Supplied passage:
One of history's most famous archaeological finds may just be a fake, claims one art historian. The world renowned bust of Egyptian Queen Nefertiti, believed to be 3,400 years old, is at the center of contentious debate on whether the famed artifact is genuine or just a forgery.
Housed in a Berlin museum, the iconic bust is one of the most copied works of ancient Egypt but its legitimacy has been put into question by Swiss art historian, Henri Stierlin, who claims that the bust is just a copy dating from 1912.
Stierlin says an archaeologist at the time had hoped to produce a new portrait of the queen wearing a necklace he knew she had owned, and was also looking to carry out a color test with ancient pigments found at the digs.
"It seems increasingly improbable that the bust is an original," Stierlin told AFP.
Bust in Germany: "fake"
The startling claim stroked already tense relations between Egypt and Germany, the former having already made requests for the immediate return of the artifact since it went on display in 1923.
The colorful bust depicts a stunning woman – believed to be Nefertiti - wearing a unique cone-shaped headdress. Stierlin, author of a dozen works on Egypt, the Middle East and ancient Islam, says the bust currently in Berlin's Altes Museum was made at the order of German archaeologist Ludwig Borchardt by an artist named Gerardt Marks.
On Dec. 6, 1912, the copy was admired as an original work by a German prince and Borchardt "couldn't sum up the courage to ridicule" his guest, Stierlin said.
He claimed it was impossible to scientifically establish the date of the bust because it was made of stone covered in plaster. The historian, who has been working on the subject for 25 years, said he based his findings on several facts.
Egypt refutes "findings"
But Egyptian authorities are crying foul, claiming that the allegations regarding the legitimacy of one of Egypt's most prized artifacts are unfounded.
"Stierlin is not a historian. He is delirious," Zahi Hawas, Secretary General of Egypt's Supreme Council of Antiquities told AlArabiya.
Hawas, the leading expert on ancient Egypt, refuted a number of claims Stierlin cited in his argument over the age of the bust, including its design and original condition.

Data excerpts:

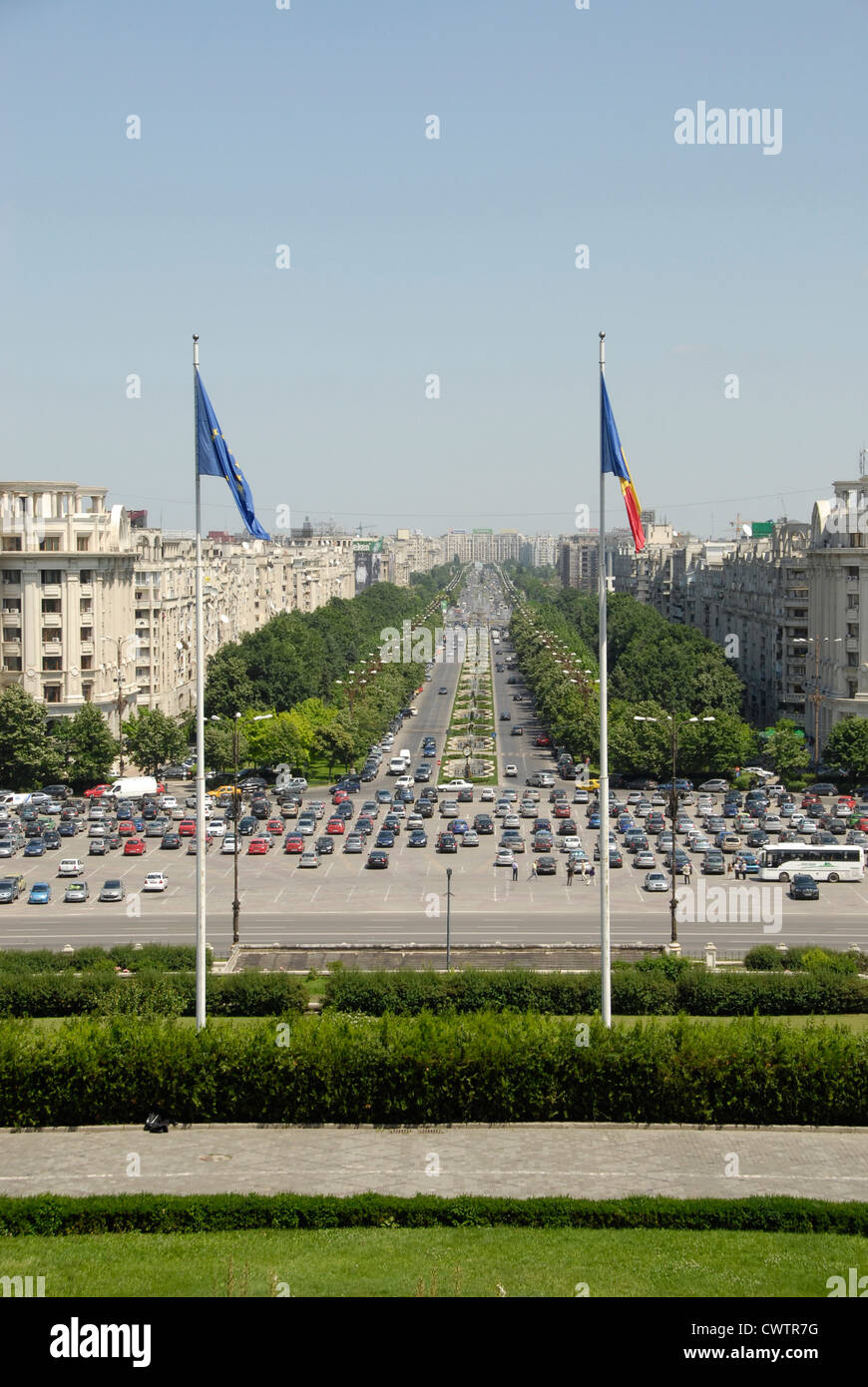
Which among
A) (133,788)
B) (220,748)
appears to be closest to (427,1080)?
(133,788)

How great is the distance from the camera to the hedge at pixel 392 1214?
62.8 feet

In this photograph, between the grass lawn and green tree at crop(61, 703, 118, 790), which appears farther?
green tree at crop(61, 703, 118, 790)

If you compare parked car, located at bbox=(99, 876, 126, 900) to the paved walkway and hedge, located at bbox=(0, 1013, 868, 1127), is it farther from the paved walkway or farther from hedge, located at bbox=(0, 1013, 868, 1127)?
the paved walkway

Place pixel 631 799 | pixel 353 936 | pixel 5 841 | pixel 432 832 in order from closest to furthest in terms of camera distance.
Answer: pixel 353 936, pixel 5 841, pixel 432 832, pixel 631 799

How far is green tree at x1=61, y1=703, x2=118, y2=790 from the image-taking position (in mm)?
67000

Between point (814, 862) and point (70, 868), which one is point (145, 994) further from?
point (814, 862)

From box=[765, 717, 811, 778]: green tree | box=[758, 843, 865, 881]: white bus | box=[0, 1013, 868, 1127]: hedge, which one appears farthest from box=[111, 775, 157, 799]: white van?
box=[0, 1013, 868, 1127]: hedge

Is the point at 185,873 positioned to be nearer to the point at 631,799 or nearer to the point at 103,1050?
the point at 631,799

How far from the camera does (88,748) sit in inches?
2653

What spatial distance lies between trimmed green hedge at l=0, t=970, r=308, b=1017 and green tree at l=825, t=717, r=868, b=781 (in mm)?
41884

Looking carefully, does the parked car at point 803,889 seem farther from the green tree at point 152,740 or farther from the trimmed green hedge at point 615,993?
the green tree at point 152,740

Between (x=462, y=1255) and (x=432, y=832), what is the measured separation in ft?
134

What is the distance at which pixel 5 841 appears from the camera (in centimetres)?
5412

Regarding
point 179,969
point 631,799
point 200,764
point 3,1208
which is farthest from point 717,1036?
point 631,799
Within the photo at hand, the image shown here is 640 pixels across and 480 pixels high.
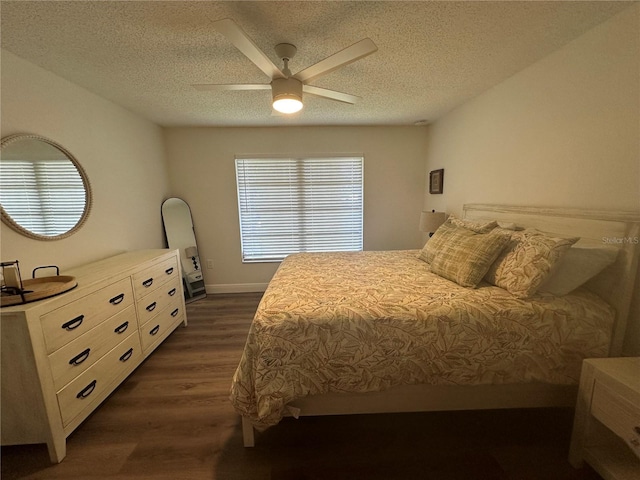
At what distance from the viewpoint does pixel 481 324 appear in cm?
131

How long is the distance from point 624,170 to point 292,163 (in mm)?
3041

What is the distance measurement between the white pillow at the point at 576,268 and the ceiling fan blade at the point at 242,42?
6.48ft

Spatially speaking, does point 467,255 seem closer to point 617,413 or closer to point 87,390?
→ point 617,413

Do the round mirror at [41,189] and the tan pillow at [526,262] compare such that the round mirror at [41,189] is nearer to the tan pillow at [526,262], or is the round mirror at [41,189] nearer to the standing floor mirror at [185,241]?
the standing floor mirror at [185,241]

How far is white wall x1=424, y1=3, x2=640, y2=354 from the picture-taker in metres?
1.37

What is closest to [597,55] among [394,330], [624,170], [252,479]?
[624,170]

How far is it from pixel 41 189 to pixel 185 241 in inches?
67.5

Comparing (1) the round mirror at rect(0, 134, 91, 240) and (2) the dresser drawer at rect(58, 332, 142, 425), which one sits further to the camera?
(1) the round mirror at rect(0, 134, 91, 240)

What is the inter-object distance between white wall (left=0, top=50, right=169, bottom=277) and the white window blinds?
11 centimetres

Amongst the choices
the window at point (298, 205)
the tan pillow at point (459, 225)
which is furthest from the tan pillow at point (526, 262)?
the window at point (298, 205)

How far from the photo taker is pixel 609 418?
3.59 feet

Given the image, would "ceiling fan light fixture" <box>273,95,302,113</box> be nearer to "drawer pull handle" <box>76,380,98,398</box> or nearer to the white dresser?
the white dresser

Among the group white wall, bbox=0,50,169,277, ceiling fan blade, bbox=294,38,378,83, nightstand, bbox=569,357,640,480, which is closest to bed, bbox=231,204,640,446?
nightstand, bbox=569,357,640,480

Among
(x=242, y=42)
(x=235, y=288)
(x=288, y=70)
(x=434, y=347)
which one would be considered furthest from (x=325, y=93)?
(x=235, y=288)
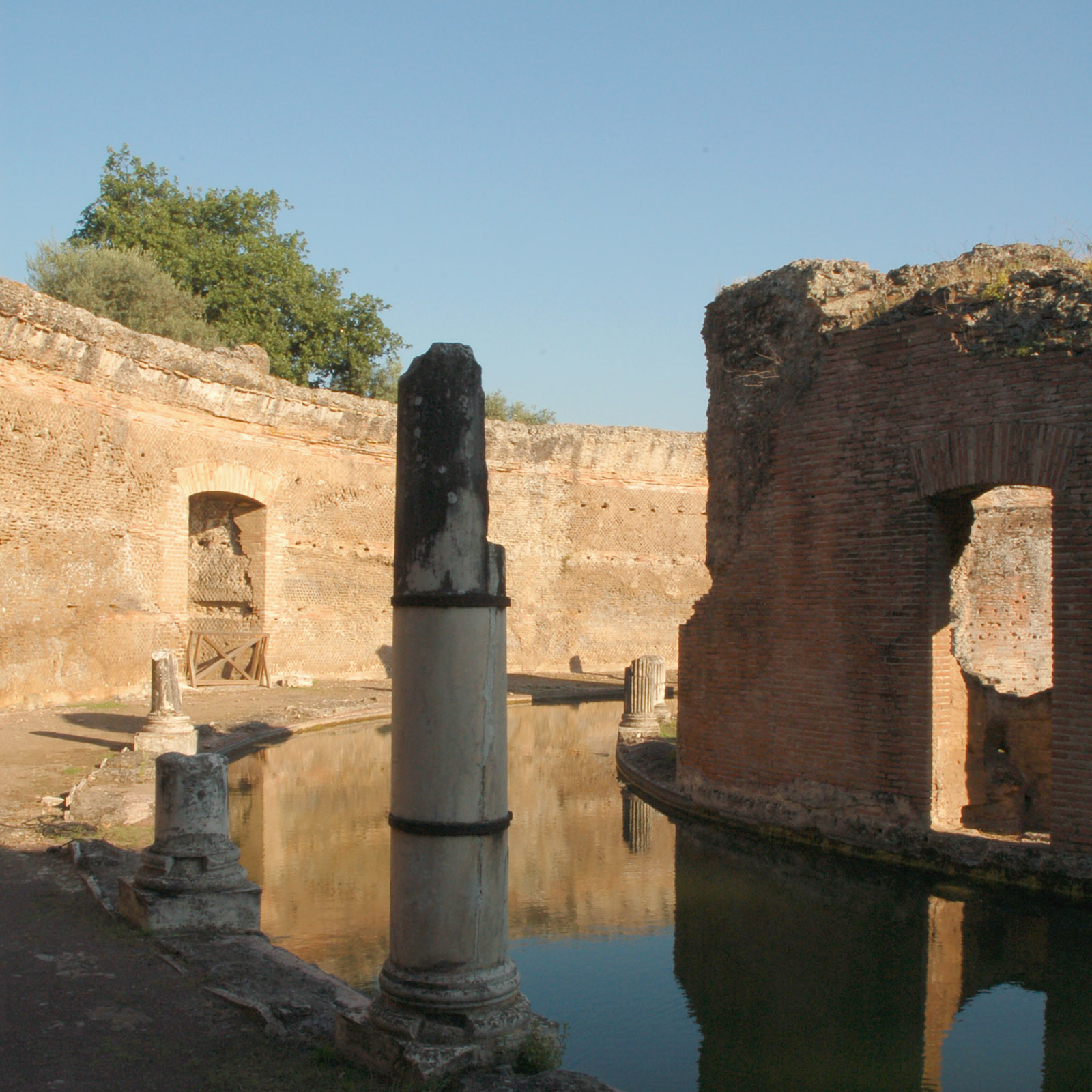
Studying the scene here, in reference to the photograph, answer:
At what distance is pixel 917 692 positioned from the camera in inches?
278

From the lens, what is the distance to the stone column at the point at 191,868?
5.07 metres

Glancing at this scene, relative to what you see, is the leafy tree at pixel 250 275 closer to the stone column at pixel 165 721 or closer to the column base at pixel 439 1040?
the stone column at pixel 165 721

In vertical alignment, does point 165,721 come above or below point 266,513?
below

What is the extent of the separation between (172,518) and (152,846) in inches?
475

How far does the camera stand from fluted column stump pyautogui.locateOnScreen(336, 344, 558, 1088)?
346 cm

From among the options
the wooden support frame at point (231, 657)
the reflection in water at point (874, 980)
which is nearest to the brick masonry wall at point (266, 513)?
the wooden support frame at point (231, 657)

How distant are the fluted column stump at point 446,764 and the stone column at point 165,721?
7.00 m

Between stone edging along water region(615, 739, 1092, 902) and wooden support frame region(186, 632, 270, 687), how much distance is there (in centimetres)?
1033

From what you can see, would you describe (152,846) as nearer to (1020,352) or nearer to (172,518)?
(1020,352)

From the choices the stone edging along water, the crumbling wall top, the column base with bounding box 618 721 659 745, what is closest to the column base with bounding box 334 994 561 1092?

Written instruction A: In the Nefertiti article, what year does Stierlin say the bust in Berlin was made?
Written instruction B: Rescale the entries from the line containing "From what you" through the end of the entries, both ends included, and write those lines out again, requests and all. Multiply every coordinate in the answers by 1.85 and round to whole numbers, with halves going up. Leave the numbers in the requests unchanged.
The article and the entries were drawn from unrelated sources.

Right answer A: 1912

Right answer B:
From what you can see, would you describe (152,846) as nearer to (1020,352) or nearer to (172,518)?
(1887,651)

From the choices the stone edging along water, the crumbling wall top, the column base with bounding box 618 721 659 745, what is closest to the column base with bounding box 334 994 561 1092?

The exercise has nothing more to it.